### DIRECTIVE A:
According to the entire agreement section, what two classes of stock together make up the "Company Capital Stock"?

### DOCUMENT PASSAGE:
▶
Section 7.              Entire Agreement.  This Agreement evidences the entire agreement among the parties hereto with respect to the matters provided for herein and there are no agreements, representations or warranties with respect to the matters provided for herein other than those set forth herein and in the Merger Agreement and any written agreements related thereto.  Except for the Merger Agreement, this Agreement supersedes any agreements among any of the Principal Stockholders and Acquiror or Merger Sub concerning the acquisition, disposition or control of any shares of Company Common Stock or shares of Preferred Stock, no par value per share, of the Company (the “Company Preferred Stock” and, together with the Company Common Stock, the “Company Capital Stock”).
◀
### MATERIAL PROVIDED:
▶
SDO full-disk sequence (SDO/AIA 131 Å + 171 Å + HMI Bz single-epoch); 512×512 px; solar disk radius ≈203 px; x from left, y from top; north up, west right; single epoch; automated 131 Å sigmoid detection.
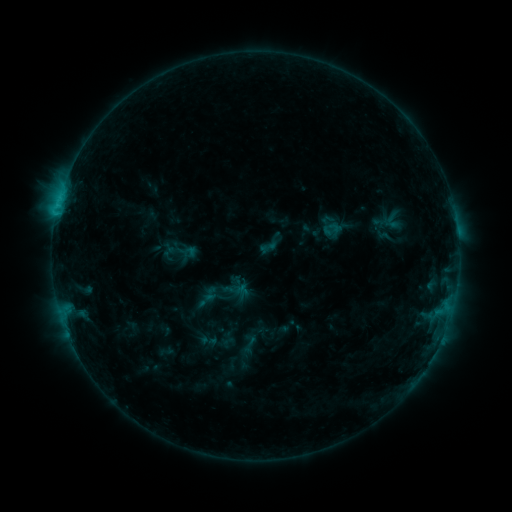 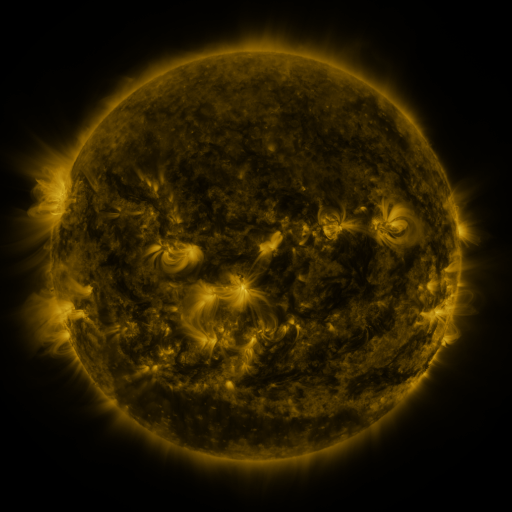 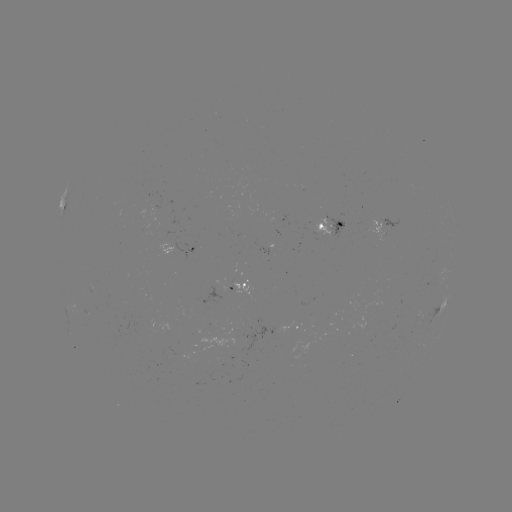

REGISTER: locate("sigmoid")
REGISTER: (268, 248)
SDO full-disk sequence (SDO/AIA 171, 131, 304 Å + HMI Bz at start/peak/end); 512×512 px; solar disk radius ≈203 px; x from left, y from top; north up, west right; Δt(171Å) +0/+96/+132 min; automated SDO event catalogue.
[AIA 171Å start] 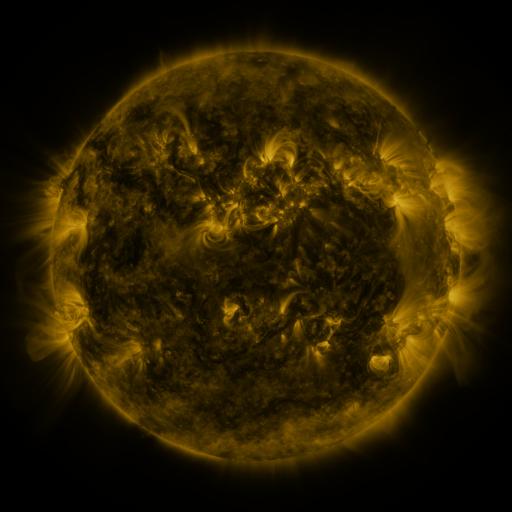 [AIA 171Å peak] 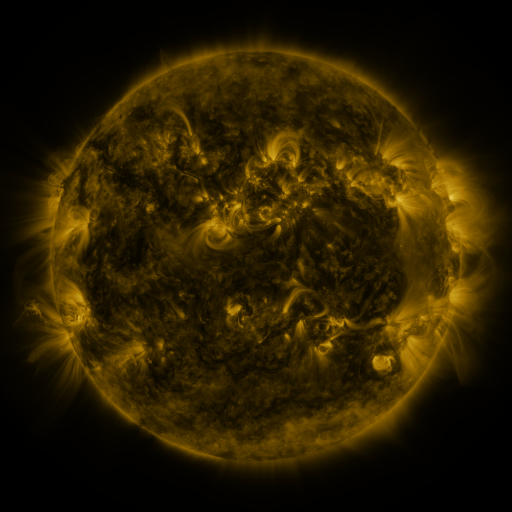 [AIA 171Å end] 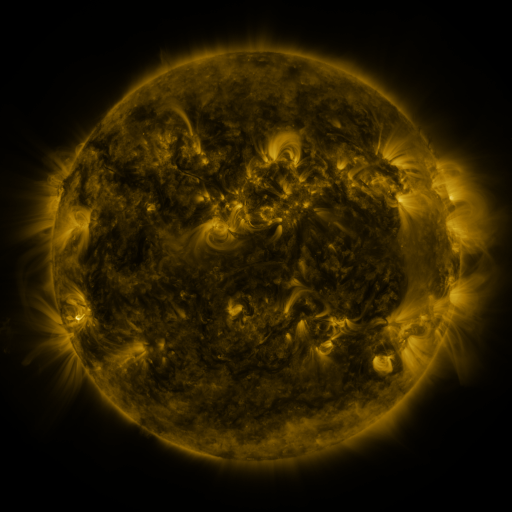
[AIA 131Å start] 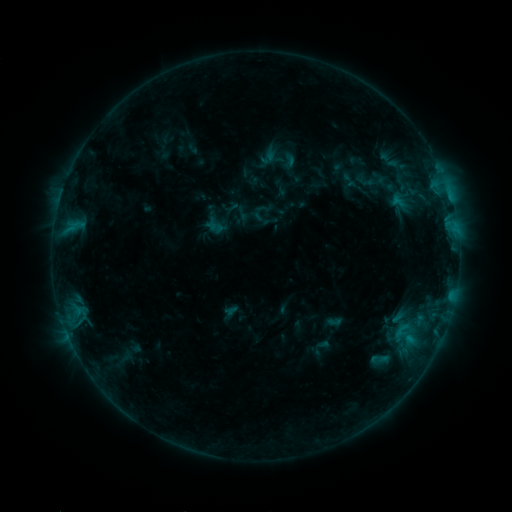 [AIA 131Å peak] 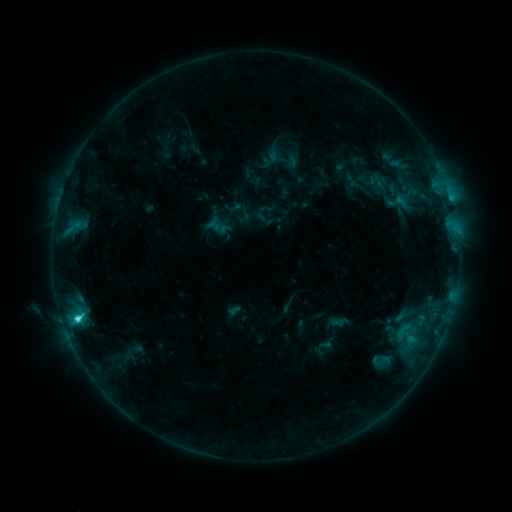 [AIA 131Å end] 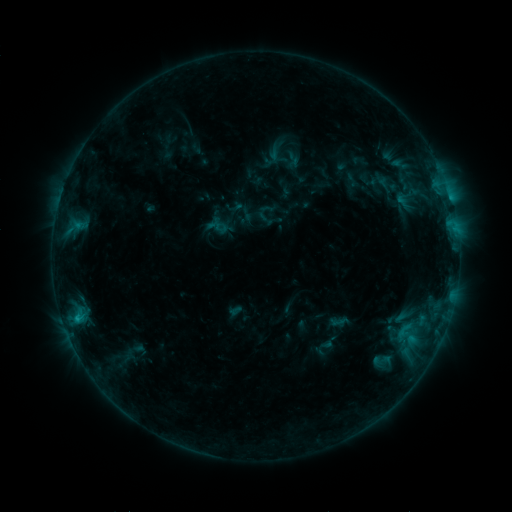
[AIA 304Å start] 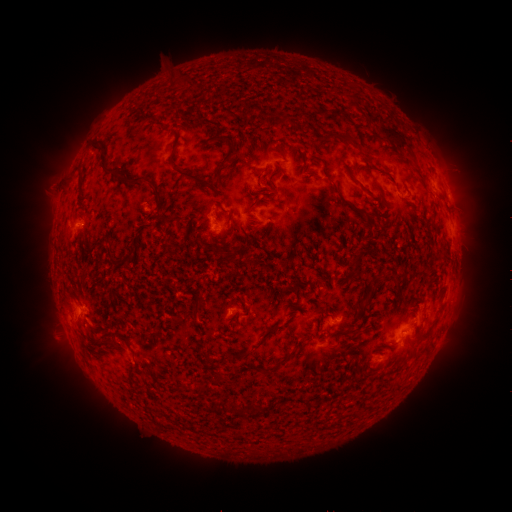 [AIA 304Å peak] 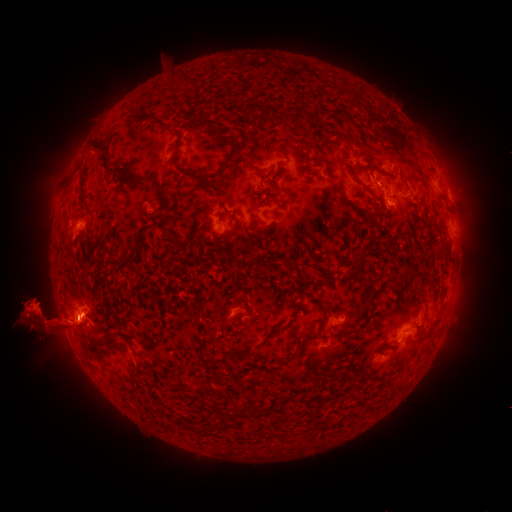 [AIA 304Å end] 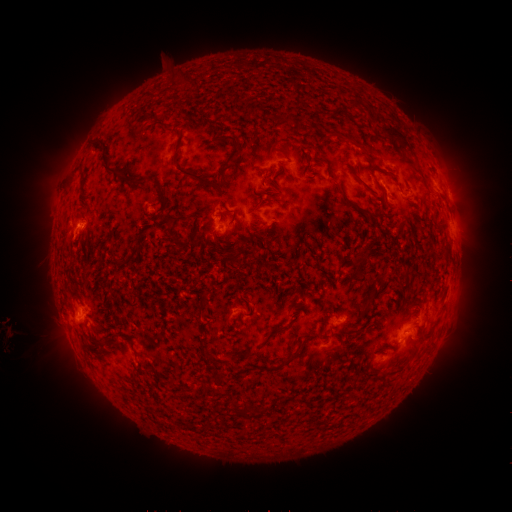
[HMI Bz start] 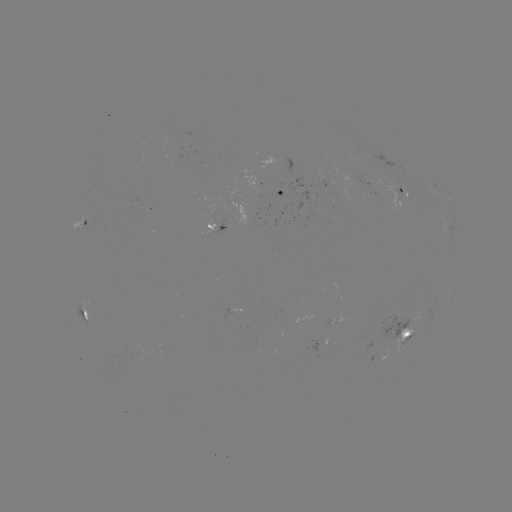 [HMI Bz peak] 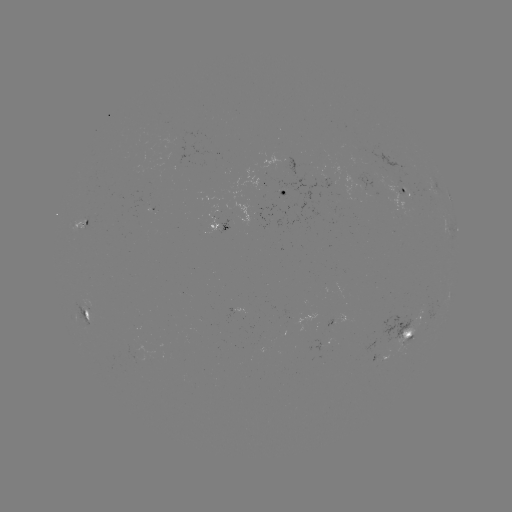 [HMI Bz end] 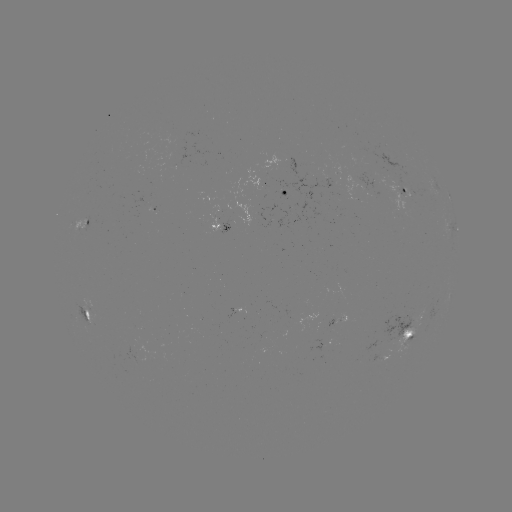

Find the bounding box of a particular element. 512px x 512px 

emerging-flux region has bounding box [203, 206, 218, 234].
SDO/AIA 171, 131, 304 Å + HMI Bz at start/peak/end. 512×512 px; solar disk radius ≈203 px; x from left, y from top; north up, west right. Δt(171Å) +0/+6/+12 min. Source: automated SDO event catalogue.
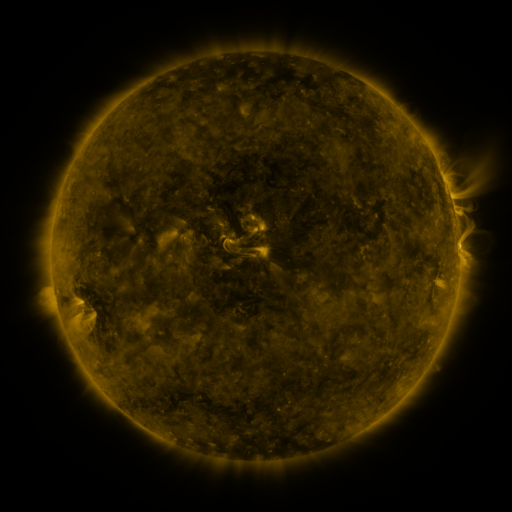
◀
### DIRECTIVE B:
Give the number of lines in the listing above that contain the string "from". Case counts.

### CORRECT RESULT A:
The Company Preferred Stock and the Company Common Stock.

### CORRECT RESULT B:
3